As imagens incendiárias advindas do Leste remetem a um cenário de guerra civil com feridos e mortos. Ao contrário, se alguém se fixar no Oeste perceberá uma cidade de ruas abarrotadas de gente, restaurantes lotados e balbúrdia, como em qualquer outra capital da América Latina.
Neste cenário surrealista – que se repete em outras cidades do país – se realizaram as eleições para a Assembleia Constituinte, no último 31 de julho, apesar da convocação da oposição para sabotar o pleito.
Não é o primeiro caso de partidos políticos que, por várias razões, chamam o voto em branco, nulo ou mesmo a abstenção; mas é muito raro que os partidos políticos legais convoquem a população a sabotar, diretamente, um processo eleitoral, impedindo o funcionamento de seções eleitorais.
Por esta razão, em Caracas, foi organizado um espaço alternativo em um estádio fechado para que pudessem votar aqueles que não podiam fazê-lo em suas seções eleitorais. Para a surpresa de todos, e como testemunhou NODAL, milhares de pessoas fizeram o esforço de ir votar em um país onde o voto não é obrigatório.

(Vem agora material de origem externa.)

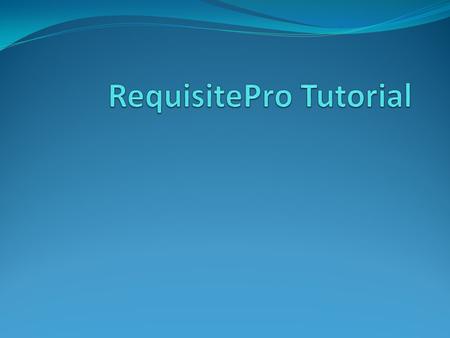 RequisitePro Tutorial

Segundo o Conselho Nacional Eleitoral, o mesmo que divulgou os dados da acachapante derrota do chavismo nas eleições para o legislativo em dezembro de 2015, votaram mais de 8 milhões de venezuelanos, totalizando 41% dos aptos a votar.
Tendo em conta as diferentes votações desde que Chávez assumiu o poder, em 1999, pode-se dizer que os 5 milhões e meio de votos que o chavismo obteve em 2015 representam um piso de apoio popular que o mesmo conseguiu consolidar ao longo dos anos.

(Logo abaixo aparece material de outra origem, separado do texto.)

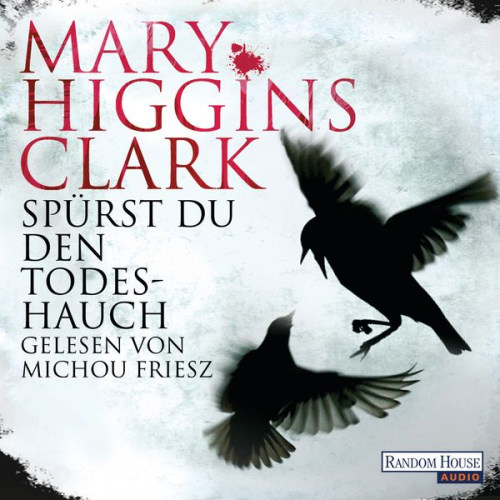 Mary Higgins Clark - Spürst du den Todeshauch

A grande questão é como o chavismo recuperou os votos perdidos na eleição de 2015, quando ele foi severamente rejeitado.
Certamente a resposta não advém de uma única variável, mas a palavra “paz” apareceu em inúmeros testemunhos por todo o país.
Aqueles que se mobilizaram não o fizeram para dar um cheque em branco ao presidente Maduro; querem a paz, estão cansados da violência e das mortes, de todas as mortes.
Como em qualquer lugar de profundo e contínuo conflito social com altos níveis de violência, a paz se converteu em uma aspiração fundamental e neste caso muitos consideraram que a votação por uma Assembléia Nacional Constituinte era um voto plebiscitário para a paz.
As denúncias da oposição de ocorrência de fraude eleitoral não têm credibilidade, pois ela usou deste procedimento sempre que perdeu para o chavismo.
A diferença desta vez é que a oposição recebeu um forte apoio explícito dos Estados Unidos, da União Européia e de vários governos latino-americanos – mostra cabal da alteração na correlação de forças na região – e do Secretário-Geral da Organização dos Estados Americanos (OEA) – o uruguaio Luis Almagro –, que foi ao Senado dos Estados Unidos pedir abertamente sanções contra a Venezuela.
Se a Assembleia Constituinte conseguir diminuir a tensão atual e as próximas eleições regionais se realizarem com a participação de alguns dos partidos de oposição, aquela terá cumprido a sua missão de “reconciliação” com grandes setores desencantados com o chavismo e que pedem a paz – ainda que a reforma constitucional anunciada possa resultar confusa e incerta.
Neste caso, é possível que se conquiste o isolamento dos setores radicais da oposição que encorajam a “insurreição total” e batem nas portas dos quartéis para que os militares liderem um golpe de Estado, como fizeram em abril de 2002.
O chavismo, desde 1999, está tentando desmantelar o Estado erguido e surrupiado, durante décadas, pelos setores mais poderosos. Muitos deles estão determinados a impedi-lo a todo custo, mesmo que, para tanto, provoquem uma guerra civil.
*Tradução de Daniel Araújo Valença, professor do curso de Direito da UFERSA e doutor em ciências jurídicas pela UFPB, com a tese Disjuntivas do processo de câmbio: o avanço das classes subalternas, as contradições do Estado Plurinacional da Bolívia e o horizonte do socialismo comunitário.